Yes, Virginia, evil exists, right along side of Santa Claus. I say it like this because there are some things that came out of the 9/11 attacks that make me proud to be, well, proud to be part of the human race. I have observed and celebrated tremendous acts of personal and group courage and sacrifice, whether it was from a firefighter who gave her life, the 6,400+ US soldiers who have died fighting in the decade of war that followed, or in a group of National Guard soldiers who sacrificed their lives in so many ways. Or, in how many people stood up at great personal cost to challenge things just because they were wrong, whether it was standing up for a Muslim who was wrongly targeted or accused or fighting for the right to voice our dissent.
But 9/11 and the ten years since has exposed some evil that does make it harder to view the world so brightly. Many would comment on torture, extraordinary rendition, civilian casualties, or the loss of many civil rights and protections as the things that make us look at the world and our fellow citizens so darkly. Yes, things like these sadden me and cast a pall. It is more than just living in a world where people can find out which books I checked out of the library, or where they scan (all of) me at the airport.
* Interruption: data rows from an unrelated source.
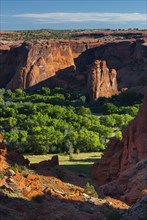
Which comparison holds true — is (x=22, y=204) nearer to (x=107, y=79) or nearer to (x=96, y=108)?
(x=96, y=108)

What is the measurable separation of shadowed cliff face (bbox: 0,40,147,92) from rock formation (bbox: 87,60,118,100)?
4.96m

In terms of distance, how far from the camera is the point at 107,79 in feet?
292

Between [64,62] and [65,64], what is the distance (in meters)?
0.50

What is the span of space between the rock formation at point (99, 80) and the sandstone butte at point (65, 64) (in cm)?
32

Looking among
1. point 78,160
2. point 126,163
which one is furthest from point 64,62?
point 126,163

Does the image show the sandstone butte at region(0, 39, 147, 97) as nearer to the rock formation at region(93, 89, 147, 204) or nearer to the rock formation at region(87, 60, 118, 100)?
the rock formation at region(87, 60, 118, 100)

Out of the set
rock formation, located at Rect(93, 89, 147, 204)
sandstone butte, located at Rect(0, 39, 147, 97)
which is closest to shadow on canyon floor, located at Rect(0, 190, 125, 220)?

Do we make ourselves less by sacrificing some of or all of our rights and personal liberties to perhaps make ourselves safer? Many do think this.
But these things pale in comparison to what is truly weighing down my heart. That is the simplistic prioritization of things that seems to have become the norm since 9/11, and the real costs of this. Since 9/11 the so-called “war on terror” has cost the United States at least 3.4 trillion dollars, and it cost the rest of world almost that much. These are actual costs for guns and bullets and people sniffing dogs and machines and for paying for the thousands of security changes and for spies and drones and and and… And this in no way counts or measures the costs of human life—this is just the checkbook account of all this.
But what of the opportunity costs of all of this? Even if you can justify a trillion or two, what of the costs of not spending a trillion or two on our schools? Would we be safer if we had a more educated and successful population? What about if we used a trillion or so for public works which would put people to work and make our bridges safer or an internet infrastructure equal to some of the countries who are ahead of us, like Spain and Finland, those other world powers? Would a trillion have helped reform our health care system so more people could have health care? Or remember that we borrowed most of that money—would a trillion or two less in national debt help the country and make us safer and more secure? Does this guns vs butter argument even matter?
I don’t know. Maybe every penny of that 3.4 trillion was well and appropriately spent. Many do believe this. It may take a few more years and more history to know if this is the case. But it will take that same amount of time to know whether or not the opportunity costs of not spending that money on people or schools or bridges outweighed any gains in world security or safety. I know that this is just pondering, but I have to wonder if we are better off than we were on 9/12? Are we the United States that we want to be or should be? Maybe we will know this in a few years as well.